A key to his thesis is to recognise that belonging to a community is vital to man’s sense of identity. Most people gain their sense of identity from their family, their job and their nationality. The educated elite take pride in their profession, travel widely and place less emphasis on nationality. For the less-educated the situation is different. The rise of one-parent families, insecure jobs, Covid and many other issues has put immense strain on family life. Jobs for the skilled working class in manufacturing have disappeared as a result of globalisation and have been replaced by low-skilled precarious work in services and logistics. With both pride in the job disappearing and the pressures on family life, nationhood has come to be even more important in defining the identity of the less-well off.

This division became clear in the Brexit vote, which represented a failure of the radical left to engage and understand the disadvantaged. As Paul Collier says:

By eschewing shared belonging, and the benign patriotism that it can support, liberals have abandoned the only force capable of uniting societies behind remedies. Inadvertently, recklessly, they have handed it to the charlatan extremes, which are gleefully twisting it to their own warped purposes.

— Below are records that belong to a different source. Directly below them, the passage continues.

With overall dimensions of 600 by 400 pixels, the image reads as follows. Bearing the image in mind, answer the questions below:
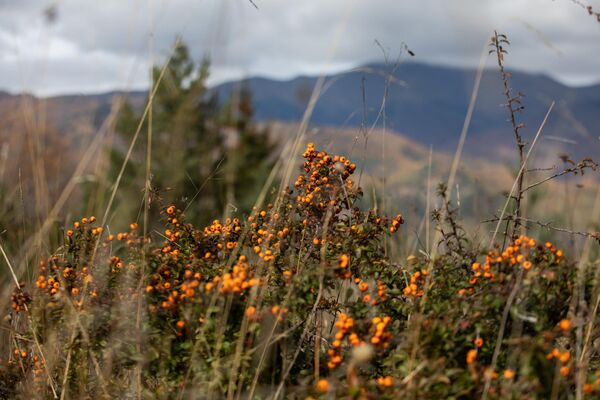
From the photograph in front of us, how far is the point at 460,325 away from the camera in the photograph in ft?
6.36

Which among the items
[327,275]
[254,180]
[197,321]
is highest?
[327,275]

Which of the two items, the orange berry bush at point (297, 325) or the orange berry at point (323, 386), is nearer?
the orange berry at point (323, 386)

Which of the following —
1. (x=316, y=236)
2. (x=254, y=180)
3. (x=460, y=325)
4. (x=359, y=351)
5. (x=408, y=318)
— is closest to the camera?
(x=359, y=351)

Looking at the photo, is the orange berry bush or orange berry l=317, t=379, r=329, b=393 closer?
orange berry l=317, t=379, r=329, b=393

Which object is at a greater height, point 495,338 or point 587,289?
point 587,289

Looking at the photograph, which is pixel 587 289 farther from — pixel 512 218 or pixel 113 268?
pixel 113 268

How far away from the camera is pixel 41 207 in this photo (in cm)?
318

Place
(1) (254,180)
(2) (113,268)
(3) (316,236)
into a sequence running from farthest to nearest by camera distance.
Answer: (1) (254,180), (3) (316,236), (2) (113,268)

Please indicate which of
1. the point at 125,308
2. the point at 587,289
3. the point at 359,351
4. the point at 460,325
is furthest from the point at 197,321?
the point at 587,289

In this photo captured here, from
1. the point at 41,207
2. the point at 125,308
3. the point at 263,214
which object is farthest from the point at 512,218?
Answer: the point at 41,207

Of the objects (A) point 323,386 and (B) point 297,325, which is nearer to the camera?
(A) point 323,386

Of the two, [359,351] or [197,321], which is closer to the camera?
[359,351]

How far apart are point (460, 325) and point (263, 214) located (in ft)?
3.37

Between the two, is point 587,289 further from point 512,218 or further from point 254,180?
point 254,180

The election of Trump in the USA and the collapse of the red wall in the UK have been the result.

Paul Collier advocates that supporting communities needs to become central to economic thinking. He has developed ideas that support young disadvantaged families, that refocus businesses on developing a stable and skilled workforce, and that build and support local communities.

It is a good start, but only when economists fully understand that it is community development and memetic evolution that drives society forward will a more complete set of beneficial policies emerge.